───── Data records

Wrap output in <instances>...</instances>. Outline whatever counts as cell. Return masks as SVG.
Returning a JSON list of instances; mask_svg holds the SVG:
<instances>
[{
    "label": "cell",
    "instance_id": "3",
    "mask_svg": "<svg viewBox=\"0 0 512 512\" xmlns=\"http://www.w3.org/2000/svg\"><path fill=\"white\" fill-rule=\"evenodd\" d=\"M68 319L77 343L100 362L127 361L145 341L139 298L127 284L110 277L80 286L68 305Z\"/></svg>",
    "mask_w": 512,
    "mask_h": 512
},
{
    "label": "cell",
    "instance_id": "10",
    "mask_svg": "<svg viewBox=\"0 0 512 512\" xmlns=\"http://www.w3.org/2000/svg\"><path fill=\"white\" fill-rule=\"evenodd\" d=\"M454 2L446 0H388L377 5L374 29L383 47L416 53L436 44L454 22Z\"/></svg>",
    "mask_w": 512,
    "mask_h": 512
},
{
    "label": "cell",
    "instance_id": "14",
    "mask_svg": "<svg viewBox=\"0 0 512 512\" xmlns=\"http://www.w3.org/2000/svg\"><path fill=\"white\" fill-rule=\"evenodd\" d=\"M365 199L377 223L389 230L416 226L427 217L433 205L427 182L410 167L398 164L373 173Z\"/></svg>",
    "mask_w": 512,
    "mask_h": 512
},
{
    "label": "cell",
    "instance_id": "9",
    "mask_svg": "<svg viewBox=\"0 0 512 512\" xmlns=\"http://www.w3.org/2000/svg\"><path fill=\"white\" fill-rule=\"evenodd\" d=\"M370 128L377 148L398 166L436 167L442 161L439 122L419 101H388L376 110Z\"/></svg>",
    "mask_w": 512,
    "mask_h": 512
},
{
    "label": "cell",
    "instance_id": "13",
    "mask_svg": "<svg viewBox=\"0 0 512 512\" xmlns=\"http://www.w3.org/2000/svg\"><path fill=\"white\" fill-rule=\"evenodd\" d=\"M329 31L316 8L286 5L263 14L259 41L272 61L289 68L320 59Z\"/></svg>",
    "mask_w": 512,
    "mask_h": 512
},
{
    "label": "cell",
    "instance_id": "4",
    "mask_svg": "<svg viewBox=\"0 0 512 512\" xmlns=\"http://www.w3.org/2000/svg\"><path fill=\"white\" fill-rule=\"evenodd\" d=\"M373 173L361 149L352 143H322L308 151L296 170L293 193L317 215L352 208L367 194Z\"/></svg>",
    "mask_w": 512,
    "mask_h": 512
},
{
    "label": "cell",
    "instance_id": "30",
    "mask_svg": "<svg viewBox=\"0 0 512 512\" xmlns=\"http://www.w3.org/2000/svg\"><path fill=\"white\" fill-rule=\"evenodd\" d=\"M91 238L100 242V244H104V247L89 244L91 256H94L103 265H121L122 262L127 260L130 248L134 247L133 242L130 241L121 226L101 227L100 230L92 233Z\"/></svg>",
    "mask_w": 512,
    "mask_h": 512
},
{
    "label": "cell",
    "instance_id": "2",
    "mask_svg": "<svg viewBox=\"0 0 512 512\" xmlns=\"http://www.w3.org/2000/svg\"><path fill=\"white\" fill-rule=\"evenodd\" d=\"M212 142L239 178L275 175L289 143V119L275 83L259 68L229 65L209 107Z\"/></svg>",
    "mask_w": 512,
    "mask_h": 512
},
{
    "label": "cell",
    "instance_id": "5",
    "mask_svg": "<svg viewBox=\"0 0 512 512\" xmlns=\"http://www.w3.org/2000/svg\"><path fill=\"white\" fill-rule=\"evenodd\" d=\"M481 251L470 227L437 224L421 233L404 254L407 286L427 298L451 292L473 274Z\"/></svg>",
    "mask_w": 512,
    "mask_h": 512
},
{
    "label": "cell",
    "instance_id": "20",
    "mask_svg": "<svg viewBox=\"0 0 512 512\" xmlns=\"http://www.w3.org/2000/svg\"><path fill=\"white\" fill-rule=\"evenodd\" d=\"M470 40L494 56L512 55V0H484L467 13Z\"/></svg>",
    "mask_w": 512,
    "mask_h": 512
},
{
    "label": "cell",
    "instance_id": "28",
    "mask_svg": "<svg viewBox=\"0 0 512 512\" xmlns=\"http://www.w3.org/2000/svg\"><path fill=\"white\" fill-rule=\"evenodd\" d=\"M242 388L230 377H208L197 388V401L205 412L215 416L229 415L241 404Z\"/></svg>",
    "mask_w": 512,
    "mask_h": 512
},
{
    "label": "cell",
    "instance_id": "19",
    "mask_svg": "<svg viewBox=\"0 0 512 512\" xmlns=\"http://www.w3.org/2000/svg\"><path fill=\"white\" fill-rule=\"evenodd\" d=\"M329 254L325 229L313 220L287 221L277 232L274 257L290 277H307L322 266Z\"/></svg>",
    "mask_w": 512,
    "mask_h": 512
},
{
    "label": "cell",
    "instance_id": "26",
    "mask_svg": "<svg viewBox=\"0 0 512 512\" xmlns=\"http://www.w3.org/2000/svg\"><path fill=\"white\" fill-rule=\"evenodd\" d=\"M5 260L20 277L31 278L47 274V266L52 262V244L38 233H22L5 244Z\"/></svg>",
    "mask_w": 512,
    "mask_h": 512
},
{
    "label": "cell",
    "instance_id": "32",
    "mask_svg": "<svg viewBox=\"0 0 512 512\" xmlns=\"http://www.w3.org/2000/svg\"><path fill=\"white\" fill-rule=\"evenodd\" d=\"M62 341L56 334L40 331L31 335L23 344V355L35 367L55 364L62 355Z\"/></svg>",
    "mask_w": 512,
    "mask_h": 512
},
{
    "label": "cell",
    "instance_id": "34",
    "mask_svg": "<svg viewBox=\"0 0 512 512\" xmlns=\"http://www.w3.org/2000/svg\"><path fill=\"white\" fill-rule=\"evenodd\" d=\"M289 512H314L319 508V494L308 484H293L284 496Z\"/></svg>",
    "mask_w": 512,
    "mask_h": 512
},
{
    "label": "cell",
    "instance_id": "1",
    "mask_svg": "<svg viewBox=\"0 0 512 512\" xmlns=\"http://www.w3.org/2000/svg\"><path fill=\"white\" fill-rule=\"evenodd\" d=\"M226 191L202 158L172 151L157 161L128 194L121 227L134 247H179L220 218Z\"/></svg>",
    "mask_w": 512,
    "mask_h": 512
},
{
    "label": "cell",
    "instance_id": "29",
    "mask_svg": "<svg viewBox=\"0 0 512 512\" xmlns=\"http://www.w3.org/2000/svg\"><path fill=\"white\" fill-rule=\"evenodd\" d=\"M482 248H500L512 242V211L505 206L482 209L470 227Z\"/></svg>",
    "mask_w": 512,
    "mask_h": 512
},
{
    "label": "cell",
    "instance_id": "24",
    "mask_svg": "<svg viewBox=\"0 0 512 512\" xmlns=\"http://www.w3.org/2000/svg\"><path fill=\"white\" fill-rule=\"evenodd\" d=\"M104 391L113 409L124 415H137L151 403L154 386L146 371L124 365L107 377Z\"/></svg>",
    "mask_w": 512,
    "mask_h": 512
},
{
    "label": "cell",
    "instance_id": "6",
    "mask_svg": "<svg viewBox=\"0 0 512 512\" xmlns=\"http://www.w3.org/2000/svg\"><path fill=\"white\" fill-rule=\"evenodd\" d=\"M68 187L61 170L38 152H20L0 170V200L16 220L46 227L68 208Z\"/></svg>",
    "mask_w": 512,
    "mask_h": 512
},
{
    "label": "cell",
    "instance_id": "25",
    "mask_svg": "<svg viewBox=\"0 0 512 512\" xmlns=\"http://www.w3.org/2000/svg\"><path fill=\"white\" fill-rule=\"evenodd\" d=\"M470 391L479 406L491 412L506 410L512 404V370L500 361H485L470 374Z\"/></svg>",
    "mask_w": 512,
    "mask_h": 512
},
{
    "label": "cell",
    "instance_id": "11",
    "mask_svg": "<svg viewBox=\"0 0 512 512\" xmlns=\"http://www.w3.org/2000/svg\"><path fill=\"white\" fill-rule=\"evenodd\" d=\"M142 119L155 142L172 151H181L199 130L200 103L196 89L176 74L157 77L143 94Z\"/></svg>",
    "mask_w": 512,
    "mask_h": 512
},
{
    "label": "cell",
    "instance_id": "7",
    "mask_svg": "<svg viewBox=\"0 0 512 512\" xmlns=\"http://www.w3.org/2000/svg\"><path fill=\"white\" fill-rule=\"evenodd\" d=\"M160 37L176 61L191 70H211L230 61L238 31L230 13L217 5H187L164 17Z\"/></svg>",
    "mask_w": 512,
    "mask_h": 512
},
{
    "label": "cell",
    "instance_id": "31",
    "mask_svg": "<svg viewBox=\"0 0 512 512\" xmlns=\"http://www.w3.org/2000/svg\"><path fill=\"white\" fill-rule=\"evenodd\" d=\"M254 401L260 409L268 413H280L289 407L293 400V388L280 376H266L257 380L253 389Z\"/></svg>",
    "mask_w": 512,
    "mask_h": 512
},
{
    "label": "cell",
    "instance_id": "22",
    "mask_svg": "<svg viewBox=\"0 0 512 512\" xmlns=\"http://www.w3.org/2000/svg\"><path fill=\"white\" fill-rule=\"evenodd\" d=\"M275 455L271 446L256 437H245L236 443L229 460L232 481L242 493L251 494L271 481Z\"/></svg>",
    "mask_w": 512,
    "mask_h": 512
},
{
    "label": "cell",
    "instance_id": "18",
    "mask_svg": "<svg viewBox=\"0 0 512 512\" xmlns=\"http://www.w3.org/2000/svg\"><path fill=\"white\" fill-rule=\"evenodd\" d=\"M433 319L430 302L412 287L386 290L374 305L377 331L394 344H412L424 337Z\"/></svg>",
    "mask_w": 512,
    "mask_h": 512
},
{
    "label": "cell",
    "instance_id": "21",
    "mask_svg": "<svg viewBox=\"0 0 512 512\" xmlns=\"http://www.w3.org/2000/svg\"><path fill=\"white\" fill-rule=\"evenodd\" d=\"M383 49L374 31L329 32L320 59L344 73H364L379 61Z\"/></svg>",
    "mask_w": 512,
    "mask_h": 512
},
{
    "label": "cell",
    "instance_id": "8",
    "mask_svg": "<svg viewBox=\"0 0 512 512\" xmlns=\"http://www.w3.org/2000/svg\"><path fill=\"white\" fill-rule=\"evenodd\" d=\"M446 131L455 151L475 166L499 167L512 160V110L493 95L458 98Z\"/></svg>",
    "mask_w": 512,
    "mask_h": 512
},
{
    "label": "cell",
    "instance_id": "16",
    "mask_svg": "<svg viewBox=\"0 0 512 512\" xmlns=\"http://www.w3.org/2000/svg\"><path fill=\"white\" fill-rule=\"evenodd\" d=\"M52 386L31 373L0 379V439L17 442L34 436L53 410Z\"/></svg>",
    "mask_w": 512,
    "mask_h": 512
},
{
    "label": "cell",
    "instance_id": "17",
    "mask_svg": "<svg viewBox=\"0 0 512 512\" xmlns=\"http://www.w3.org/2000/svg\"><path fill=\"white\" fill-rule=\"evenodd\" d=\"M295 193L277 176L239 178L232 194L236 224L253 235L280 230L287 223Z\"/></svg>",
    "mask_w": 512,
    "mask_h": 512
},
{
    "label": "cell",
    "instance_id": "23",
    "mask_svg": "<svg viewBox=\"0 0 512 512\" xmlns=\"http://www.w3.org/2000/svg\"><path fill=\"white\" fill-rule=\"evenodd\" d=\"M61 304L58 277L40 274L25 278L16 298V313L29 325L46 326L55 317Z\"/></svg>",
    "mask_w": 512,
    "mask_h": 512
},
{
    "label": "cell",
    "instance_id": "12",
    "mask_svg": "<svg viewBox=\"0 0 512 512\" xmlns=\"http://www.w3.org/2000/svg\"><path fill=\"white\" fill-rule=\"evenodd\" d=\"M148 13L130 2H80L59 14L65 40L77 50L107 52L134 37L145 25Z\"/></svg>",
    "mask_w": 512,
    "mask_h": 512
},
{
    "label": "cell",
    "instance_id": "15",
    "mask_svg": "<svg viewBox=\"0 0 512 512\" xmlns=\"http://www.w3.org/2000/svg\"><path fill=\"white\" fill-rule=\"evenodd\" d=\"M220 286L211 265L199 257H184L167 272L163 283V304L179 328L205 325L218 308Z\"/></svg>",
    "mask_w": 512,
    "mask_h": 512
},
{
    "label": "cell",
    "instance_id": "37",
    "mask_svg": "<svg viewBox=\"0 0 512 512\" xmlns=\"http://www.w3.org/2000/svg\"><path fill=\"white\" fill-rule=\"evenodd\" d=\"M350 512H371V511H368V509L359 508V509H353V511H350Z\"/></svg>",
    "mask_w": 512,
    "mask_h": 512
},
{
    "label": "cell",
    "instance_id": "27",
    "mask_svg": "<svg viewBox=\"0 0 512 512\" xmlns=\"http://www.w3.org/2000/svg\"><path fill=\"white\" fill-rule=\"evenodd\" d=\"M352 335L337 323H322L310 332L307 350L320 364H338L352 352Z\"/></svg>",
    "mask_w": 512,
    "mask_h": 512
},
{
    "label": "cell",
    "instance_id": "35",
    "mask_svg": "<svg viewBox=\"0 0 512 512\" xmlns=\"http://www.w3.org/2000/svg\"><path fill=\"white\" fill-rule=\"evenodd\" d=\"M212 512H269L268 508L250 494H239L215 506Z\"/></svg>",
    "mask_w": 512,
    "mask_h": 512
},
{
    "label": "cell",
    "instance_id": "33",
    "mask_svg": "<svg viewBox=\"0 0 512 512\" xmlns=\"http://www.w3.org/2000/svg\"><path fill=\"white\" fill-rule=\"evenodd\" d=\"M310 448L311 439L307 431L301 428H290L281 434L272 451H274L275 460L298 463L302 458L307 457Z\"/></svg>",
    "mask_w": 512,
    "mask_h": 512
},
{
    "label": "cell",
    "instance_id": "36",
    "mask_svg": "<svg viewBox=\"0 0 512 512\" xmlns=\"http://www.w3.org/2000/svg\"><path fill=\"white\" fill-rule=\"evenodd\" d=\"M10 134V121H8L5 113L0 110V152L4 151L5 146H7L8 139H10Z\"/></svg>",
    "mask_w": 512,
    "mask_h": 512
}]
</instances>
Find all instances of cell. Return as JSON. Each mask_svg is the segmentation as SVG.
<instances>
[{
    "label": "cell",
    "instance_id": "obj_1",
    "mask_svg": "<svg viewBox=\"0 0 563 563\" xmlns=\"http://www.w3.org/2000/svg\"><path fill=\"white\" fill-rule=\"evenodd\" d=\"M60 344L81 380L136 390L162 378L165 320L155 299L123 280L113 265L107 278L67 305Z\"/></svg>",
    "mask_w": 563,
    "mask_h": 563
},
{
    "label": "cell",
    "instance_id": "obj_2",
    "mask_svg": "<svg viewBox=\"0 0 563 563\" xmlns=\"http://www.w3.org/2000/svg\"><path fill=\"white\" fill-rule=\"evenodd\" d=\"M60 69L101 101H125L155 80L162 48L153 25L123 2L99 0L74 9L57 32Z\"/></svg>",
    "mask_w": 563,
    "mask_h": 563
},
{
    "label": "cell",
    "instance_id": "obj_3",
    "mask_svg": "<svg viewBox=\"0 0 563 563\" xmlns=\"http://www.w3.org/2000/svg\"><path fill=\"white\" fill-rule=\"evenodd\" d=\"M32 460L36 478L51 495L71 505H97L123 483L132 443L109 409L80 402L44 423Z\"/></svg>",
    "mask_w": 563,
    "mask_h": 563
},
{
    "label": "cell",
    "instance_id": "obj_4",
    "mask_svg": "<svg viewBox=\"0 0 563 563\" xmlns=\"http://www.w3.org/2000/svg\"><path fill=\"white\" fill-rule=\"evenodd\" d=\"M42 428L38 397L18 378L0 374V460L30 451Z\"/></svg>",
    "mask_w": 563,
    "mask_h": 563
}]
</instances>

──────────

What the exercise asks:
Update the data from its first line up to and including the line containing "319L77 343L100 362L127", changing "Outline" to "Segment" and leaving everything else unchanged.

Solution:
Wrap output in <instances>...</instances>. Segment whatever counts as cell. Return masks as SVG.
Returning a JSON list of instances; mask_svg holds the SVG:
<instances>
[{
    "label": "cell",
    "instance_id": "3",
    "mask_svg": "<svg viewBox=\"0 0 512 512\" xmlns=\"http://www.w3.org/2000/svg\"><path fill=\"white\" fill-rule=\"evenodd\" d=\"M68 319L77 343L100 362L127 361L145 341L139 298L127 284L110 277L80 286L68 305Z\"/></svg>",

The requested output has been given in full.